[What needs to be done]
Beginning with the line where "At what distance" appears, repeat every remaining line of the entries exactly, the last line included.

**** Data to process

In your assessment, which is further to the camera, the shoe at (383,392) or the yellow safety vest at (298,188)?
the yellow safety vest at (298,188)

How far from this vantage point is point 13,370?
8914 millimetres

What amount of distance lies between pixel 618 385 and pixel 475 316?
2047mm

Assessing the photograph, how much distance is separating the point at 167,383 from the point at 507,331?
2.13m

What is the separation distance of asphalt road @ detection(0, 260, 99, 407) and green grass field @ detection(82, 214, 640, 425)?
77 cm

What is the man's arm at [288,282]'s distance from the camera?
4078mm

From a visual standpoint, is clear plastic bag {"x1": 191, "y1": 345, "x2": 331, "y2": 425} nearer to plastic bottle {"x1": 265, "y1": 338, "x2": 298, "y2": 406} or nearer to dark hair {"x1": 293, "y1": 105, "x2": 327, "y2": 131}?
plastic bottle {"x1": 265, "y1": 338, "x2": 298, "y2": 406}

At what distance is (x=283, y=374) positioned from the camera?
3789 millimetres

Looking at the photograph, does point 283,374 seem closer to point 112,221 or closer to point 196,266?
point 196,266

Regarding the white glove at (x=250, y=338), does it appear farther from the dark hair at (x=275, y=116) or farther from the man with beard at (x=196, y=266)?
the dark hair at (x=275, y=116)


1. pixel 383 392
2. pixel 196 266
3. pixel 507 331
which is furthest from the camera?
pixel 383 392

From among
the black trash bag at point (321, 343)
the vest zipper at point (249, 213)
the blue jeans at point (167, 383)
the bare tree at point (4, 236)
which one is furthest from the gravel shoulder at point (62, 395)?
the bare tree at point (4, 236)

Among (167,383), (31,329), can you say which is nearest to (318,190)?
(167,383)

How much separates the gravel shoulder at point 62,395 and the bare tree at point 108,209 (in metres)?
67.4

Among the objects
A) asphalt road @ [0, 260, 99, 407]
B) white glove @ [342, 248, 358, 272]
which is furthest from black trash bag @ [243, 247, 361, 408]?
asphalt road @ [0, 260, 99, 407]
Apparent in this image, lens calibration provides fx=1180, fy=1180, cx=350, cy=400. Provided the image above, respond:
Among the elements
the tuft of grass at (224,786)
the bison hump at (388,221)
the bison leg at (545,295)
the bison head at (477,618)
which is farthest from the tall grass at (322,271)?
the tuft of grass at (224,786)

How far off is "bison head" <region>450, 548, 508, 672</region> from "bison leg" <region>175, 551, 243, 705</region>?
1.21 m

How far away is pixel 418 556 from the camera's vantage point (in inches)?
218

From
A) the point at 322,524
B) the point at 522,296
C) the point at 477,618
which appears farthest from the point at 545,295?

********

[Complete output]
At what distance is (x=283, y=374) positioned from the camera?
3789 millimetres

Looking at the photograph, does point 283,374 seem closer to point 112,221 or closer to point 196,266?
point 196,266

Regarding the white glove at (x=250, y=338), does it appear farther from the dark hair at (x=275, y=116) or farther from the man with beard at (x=196, y=266)?
the dark hair at (x=275, y=116)


1. pixel 383 392
2. pixel 196 266
3. pixel 507 331
which is furthest from the camera?
pixel 383 392

From among
the black trash bag at point (321, 343)
the vest zipper at point (249, 213)
the blue jeans at point (167, 383)
the bare tree at point (4, 236)
which one is furthest from the gravel shoulder at point (62, 395)?
the bare tree at point (4, 236)

Among (167,383), (31,329), can you say which is nearest to (318,190)?
(167,383)

How much separates the gravel shoulder at point 62,395 and the bare tree at point 108,209 (in metres)?
67.4

Among the objects
A) asphalt road @ [0, 260, 99, 407]
B) white glove @ [342, 248, 358, 272]
which is furthest from black trash bag @ [243, 247, 361, 408]?
asphalt road @ [0, 260, 99, 407]
Apparent in this image, lens calibration provides fx=1180, fy=1180, cx=350, cy=400. Provided the image above, respond:
Among the elements
the tuft of grass at (224,786)
the bison hump at (388,221)
the bison leg at (545,295)
the bison head at (477,618)
which is farthest from the tall grass at (322,271)?
the tuft of grass at (224,786)

How far off is "bison head" <region>450, 548, 508, 672</region> from "bison leg" <region>175, 551, 243, 705</region>?
1.21 m

How far away is pixel 418 556 from the camera's vantage point (in inches)?
218

From
A) the point at 322,524
B) the point at 522,296
C) the point at 477,618
which appears farthest from the point at 545,295?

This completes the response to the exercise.